WHAT IS EXPECTED
All of the records must be repeated exactly.

[Stored items]
-- Opening Marker --
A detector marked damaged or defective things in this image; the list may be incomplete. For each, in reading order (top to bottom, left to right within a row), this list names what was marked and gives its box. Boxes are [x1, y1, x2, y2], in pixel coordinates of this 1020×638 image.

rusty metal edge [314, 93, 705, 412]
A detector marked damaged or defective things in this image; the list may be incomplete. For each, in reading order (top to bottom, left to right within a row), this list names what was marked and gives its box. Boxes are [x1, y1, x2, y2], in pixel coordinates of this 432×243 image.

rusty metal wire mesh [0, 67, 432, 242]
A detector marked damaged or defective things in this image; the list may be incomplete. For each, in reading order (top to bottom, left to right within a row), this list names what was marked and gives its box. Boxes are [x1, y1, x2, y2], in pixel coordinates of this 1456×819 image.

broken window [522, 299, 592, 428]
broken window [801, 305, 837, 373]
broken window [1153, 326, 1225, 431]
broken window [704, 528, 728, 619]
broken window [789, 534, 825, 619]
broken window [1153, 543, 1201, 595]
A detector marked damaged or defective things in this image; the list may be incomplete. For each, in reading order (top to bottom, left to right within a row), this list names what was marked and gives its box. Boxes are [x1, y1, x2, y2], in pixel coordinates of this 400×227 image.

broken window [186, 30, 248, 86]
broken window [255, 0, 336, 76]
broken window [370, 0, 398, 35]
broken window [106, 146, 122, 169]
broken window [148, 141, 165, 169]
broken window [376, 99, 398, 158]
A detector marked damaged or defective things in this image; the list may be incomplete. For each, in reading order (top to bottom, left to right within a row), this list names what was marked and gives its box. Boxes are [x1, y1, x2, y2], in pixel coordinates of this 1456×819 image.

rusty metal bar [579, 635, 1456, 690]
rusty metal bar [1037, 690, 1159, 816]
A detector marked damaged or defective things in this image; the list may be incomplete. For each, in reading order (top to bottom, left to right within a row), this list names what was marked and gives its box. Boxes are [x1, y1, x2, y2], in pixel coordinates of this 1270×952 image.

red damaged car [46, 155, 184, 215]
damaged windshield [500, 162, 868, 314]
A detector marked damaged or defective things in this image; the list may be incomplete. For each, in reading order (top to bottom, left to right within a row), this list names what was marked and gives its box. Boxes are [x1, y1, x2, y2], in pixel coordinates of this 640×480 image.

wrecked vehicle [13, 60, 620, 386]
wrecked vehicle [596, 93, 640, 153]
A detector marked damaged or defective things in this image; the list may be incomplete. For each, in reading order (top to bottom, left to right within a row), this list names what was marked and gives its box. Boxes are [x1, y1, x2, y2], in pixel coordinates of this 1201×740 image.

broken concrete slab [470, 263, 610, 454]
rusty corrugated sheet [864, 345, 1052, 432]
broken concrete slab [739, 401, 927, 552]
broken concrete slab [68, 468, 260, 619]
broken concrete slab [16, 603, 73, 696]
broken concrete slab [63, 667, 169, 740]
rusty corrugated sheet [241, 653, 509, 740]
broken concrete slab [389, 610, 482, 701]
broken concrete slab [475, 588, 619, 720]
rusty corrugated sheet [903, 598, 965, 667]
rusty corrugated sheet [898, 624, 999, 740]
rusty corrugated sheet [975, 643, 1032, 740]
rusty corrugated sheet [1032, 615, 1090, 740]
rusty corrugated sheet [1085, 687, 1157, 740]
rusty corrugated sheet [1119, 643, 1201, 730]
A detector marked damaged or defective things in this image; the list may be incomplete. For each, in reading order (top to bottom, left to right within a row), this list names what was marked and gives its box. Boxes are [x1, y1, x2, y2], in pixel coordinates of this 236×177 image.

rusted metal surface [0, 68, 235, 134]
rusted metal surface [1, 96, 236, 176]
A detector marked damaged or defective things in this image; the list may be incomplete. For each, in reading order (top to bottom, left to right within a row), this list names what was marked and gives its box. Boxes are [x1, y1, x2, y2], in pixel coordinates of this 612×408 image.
-- Closing Marker --
WRITTEN RESPONSE
A detector marked damaged or defective things in this image; the list may be incomplete. For each, in reading order (top to bottom, left to right within a row), this list names what was marked and gives its box. Boxes are [x1, y1, x2, y2], in pixel coordinates of this 1020×638 image.

rusty metal edge [314, 93, 705, 412]
A detector marked damaged or defective things in this image; the list may be incomplete. For each, in reading order (top to bottom, left to right within a row), this list names what was marked and gives its box. Boxes are [x1, y1, x2, y2], in pixel coordinates of this 432×243 image.

rusty metal wire mesh [0, 67, 432, 242]
A detector marked damaged or defective things in this image; the list may be incomplete. For each, in reading order (top to bottom, left to right within a row), this list names what was marked and gives its box. Boxes are [x1, y1, x2, y2], in pixel coordinates of this 1456×819 image.

broken window [522, 299, 592, 428]
broken window [801, 305, 837, 373]
broken window [1153, 326, 1225, 431]
broken window [704, 528, 728, 619]
broken window [789, 534, 825, 619]
broken window [1153, 543, 1201, 595]
A detector marked damaged or defective things in this image; the list may be incomplete. For each, in reading order (top to bottom, left to right within a row), this list names what was marked and gives its box. Boxes are [x1, y1, x2, y2], in pixel coordinates of this 400×227 image.

broken window [186, 30, 248, 86]
broken window [255, 0, 336, 76]
broken window [370, 0, 398, 35]
broken window [106, 146, 122, 169]
broken window [148, 141, 165, 169]
broken window [376, 99, 398, 158]
A detector marked damaged or defective things in this image; the list may be incomplete. For each, in reading order (top to bottom, left to right within a row), this list names what was marked and gives its box. Boxes are [x1, y1, x2, y2], in pixel coordinates of this 1456×819 image.

rusty metal bar [579, 635, 1456, 690]
rusty metal bar [1037, 690, 1159, 816]
A detector marked damaged or defective things in this image; the list may be incomplete. For each, in reading order (top to bottom, left to right within a row), this list names what was marked and gives its box. Boxes are [x1, y1, x2, y2], in pixel coordinates of this 1270×952 image.

red damaged car [46, 155, 184, 215]
damaged windshield [500, 162, 868, 314]
A detector marked damaged or defective things in this image; the list may be incomplete. For each, in reading order (top to bottom, left to right within a row), this list names what was marked and gives its box. Boxes are [x1, y1, x2, y2], in pixel coordinates of this 640×480 image.

wrecked vehicle [13, 60, 620, 386]
wrecked vehicle [596, 93, 640, 153]
A detector marked damaged or defective things in this image; the list may be incomplete. For each, in reading order (top to bottom, left to right within a row), this list names what was marked and gives its box. Boxes are [x1, y1, x2, y2], in pixel coordinates of this 1201×740 image.

broken concrete slab [470, 263, 610, 454]
rusty corrugated sheet [864, 345, 1052, 432]
broken concrete slab [739, 401, 927, 552]
broken concrete slab [68, 468, 260, 619]
broken concrete slab [16, 603, 73, 696]
broken concrete slab [63, 667, 169, 740]
rusty corrugated sheet [241, 653, 509, 740]
broken concrete slab [389, 610, 482, 701]
broken concrete slab [475, 588, 619, 720]
rusty corrugated sheet [903, 598, 965, 667]
rusty corrugated sheet [898, 624, 999, 740]
rusty corrugated sheet [975, 643, 1032, 740]
rusty corrugated sheet [1032, 615, 1090, 740]
rusty corrugated sheet [1085, 687, 1157, 740]
rusty corrugated sheet [1119, 643, 1201, 730]
A detector marked damaged or defective things in this image; the list may be incomplete. For each, in reading order (top to bottom, left to right within a row), this list names what was marked and gives its box. Boxes are [x1, y1, x2, y2], in pixel coordinates of this 236×177 image.

rusted metal surface [0, 68, 235, 134]
rusted metal surface [1, 96, 236, 176]
A detector marked damaged or defective things in this image; the list may be incomplete. For each, in reading order (top to bottom, left to right within a row), this list names what was marked and gives its box. Boxes are [x1, y1, x2, y2], in pixel coordinates of this 612×408 image.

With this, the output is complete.